History professor and newly appointed Eastfield Faculty Association President Matt Hinckley said all he knows is what was shared at the meeting, but his interpretation of the exit plan was that it was severance pay.
He said he doesn’t think it will affect faculty, but likely administrative positions and some staff. He added that he is not certain of this and hasn’t had a conversation with anyone about it.
“That interpretation would make sense,” Hinckley said. “We still have students who need people to teach them classes, so we still need both full-time faculty and … adjunct faculty to teach students. So it doesn’t make any sense for there to be any cuts in the faculty ranks.”
Hinckley sent an about this presentation but reassured them that there was nothing to worry about in terms of job security for faculty.
“For administrators who find themselves in redundant positions, some will be transferred directly into new roles,” the email said. “Others will receive training to perform new roles. And finally, the district is allocating up to $12.5 million from current operating reserves as an ‘exit plan’ (which I read as a euphemism for ‘severance package’) for non-instructional personnel who will not have new roles with Dallas College.”
For support staff, he said there is still going to be a need for many of the positions, such as librarians, maintenance workers and other employees who assist students.
Eastfield Staff Association President Leslie Johnson would not comment since the exit plan had not been finalized.
“A whole lot of job functions aren’t going away,” Hinckley said. “The only difference is they may have different supervisors. For many, many support staff, we’re not going to see significant job cuts either.”
Hinckley expects most of the change to happen in administration.
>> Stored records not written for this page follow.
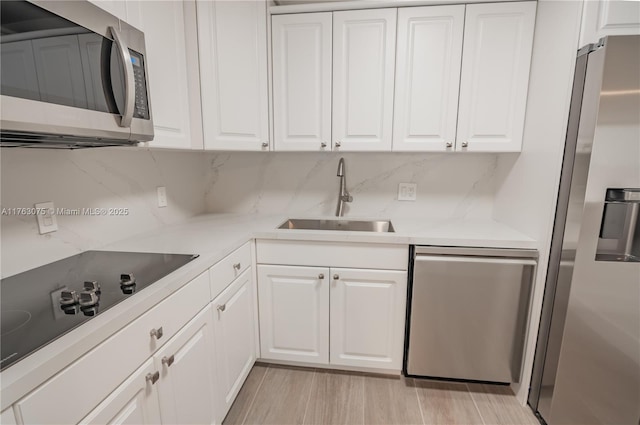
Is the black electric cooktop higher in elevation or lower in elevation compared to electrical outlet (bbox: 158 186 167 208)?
lower

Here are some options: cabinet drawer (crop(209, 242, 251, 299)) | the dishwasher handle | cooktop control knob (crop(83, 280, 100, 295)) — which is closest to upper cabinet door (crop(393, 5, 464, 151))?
the dishwasher handle

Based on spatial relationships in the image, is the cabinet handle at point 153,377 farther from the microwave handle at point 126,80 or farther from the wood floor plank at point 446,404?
the wood floor plank at point 446,404

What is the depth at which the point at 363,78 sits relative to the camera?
176cm

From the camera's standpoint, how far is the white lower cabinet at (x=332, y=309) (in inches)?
66.8

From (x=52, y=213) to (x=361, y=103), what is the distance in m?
1.53

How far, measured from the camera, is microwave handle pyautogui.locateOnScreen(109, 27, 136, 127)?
0.96 metres

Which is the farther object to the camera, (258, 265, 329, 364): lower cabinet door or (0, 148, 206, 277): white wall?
(258, 265, 329, 364): lower cabinet door

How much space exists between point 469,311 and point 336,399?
2.79ft

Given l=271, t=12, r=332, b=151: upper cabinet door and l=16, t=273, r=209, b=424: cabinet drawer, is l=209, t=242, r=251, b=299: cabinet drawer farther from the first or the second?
l=271, t=12, r=332, b=151: upper cabinet door

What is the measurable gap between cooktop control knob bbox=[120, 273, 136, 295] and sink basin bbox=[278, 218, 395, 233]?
1.13 m

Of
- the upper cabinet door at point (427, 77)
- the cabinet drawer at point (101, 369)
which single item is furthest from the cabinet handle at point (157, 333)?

Some roles that were once done at each of the seven colleges are now centralized for one college,
“I imagine this is an unsettling time for … people who have been vice presidents before,” he said. “All of us have more questions than answers right now. But I have a lot of confidence in Shawnda Floyd as provost and Greg Morris as vice provost of academic services. … Whatever it is they end up deciding for the organizational structure for instruction, they’ll be making decisions based on the best interest of students.”
Gallery 219 manager and adjunct art member Iris Bechtol has been worried about her job since April when May sent an email to employees that the college wasn’t sure if everyone would be paid after April. The Board of Trustees later approved a recommendation from May to continue paying all employees through the fiscal year that ends in September.
Her concern has carried over, she said, because schools and governments often target the arts first when cutting budgets. Even though there has been communication from college administration, she said it’s lacked specifics about the coming changes.
Bechtol added the remote working situation brought on by the pandemic has made it harder to connect with supervisors and co-workers to get a better understanding of what’s going on.
“There’s a very high possibility that they might not find that my position is valuable to the district and Eastfield,” she said. “What I worry about, though, is that these decisions are being made from people that aren’t directly engaging with students on a daily basis and aren’t in the classroom. … And they don’t know how valuable some of these other areas of the college are. They need to talk to the direct supervisors of those employees [and] to those employees. They need to give the employees an opportunity to voice where the value is in the work is that they do.”